# Success - Maybe



## Bob Williams (Sep 7, 2020)

Well, I passed my oral and driving test on the NAA today. For me, it seems like a BIG tractor, considering I have only been on lawn mowers. I did as suggested and went thru all the gears at low throttle, then speeded up to about 1/2 throttle. Never took it up to the 1800 rpm to get 540 at the PTO, but that will come as my comfort level increases. 

The next step in my training will be implement attachment. I tried it on the 1/3 yard pond scoop that is fairly small, according to Ed, and has a flat bottom. I was misaligned with the lift arms and scooted it around until I got it hooked up. FAIL grade on that one. I did learn to attach the left side first, then adjust the right arm to attach. I am having a little trouble backing up square as I tend to drift to the side I am looking. Need more practice.

Ed won't release me to work it until I can hook up all the implements I will be using. Now it amounts to getting used to the arm height and distance to get a hookup. Ed teased me for driving like nearsighted monkey, but he has been doing this for almost 50 years and I have just started. I think I will be ready in a couple of weeks. I don't like the solid sway bars at all. You have to lift the implement up and swing it side to side to attach to the pins. I might explore an adjustable set similar to those on the 4000. I don't think a $35 contribution is too much for use of the tractor.

One other note. Ed let me climb on the 4000 and he started it up. My, what a beast of a tractor. I never dreamed it was that much bigger than the NAA. It doesn't look like it from the ground, but is very evident sitting in the seat. I was a little overwhelmed and intimidated by the difference. I am not sure I can ever be comfortable operating it. Ed says he had similar feeling the first time he got on it, but they soon disappear as you get used to it. For now, I am quite happy with the NAA, and look forward to getting some seat time. I am not sure I will even explore the 4000. The NAA should work well for all that I have to do around my place. Ed said to give it some time and I will come around.
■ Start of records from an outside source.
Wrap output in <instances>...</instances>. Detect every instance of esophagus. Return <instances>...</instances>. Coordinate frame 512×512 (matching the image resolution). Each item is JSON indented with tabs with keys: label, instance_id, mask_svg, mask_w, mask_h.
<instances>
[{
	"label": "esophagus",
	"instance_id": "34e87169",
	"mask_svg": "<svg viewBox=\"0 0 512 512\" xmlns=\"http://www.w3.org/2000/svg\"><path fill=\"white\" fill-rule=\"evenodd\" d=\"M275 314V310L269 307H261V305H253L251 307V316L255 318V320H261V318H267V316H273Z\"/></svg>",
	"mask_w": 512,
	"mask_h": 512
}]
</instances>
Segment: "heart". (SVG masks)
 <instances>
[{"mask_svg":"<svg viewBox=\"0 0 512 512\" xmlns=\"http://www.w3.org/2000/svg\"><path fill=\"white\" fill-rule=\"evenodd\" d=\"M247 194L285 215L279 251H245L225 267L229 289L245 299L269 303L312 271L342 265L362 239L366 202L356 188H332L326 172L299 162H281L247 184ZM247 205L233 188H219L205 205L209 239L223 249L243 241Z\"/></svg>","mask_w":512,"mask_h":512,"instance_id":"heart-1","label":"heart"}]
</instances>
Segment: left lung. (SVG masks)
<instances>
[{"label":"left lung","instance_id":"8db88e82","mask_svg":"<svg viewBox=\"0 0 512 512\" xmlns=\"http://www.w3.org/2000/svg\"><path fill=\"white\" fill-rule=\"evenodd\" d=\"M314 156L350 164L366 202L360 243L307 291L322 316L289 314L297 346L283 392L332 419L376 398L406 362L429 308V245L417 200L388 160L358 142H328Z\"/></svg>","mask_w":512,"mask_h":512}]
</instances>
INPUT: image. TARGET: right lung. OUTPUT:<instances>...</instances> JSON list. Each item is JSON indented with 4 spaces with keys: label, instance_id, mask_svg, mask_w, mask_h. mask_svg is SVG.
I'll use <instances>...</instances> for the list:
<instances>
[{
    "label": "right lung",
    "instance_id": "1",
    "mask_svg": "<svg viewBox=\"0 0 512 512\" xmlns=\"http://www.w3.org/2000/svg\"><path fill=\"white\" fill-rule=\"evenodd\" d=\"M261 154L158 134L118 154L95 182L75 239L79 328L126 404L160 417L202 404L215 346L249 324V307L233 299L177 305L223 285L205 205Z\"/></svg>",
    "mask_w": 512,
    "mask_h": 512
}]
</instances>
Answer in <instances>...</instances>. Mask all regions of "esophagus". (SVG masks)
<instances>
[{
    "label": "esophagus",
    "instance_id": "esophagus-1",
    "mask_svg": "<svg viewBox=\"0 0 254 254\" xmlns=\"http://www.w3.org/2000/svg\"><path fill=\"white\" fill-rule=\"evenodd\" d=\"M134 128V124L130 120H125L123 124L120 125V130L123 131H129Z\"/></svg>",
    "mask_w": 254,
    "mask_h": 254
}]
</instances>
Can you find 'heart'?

For my case, I think I would be happier with one of the compact tractors that can do cleanup work around the place, and mow the yard. I don't know about them being a diesel, which seems rather complicated for me. Do they offer them in gas models?


----------



## Groo (Jan 17, 2020)

The Deere x7 series and the simplicity legacy XL are pretty much the same, and are big mowers with pto and 3point options are available in gas. So are smaller boutique tractors like the Ventrac. Otherwise, everything new is diesel powered. I'd like to see a gasoline powered cut with EFI myself, but you'd have to do some custom work to make that happen.


----------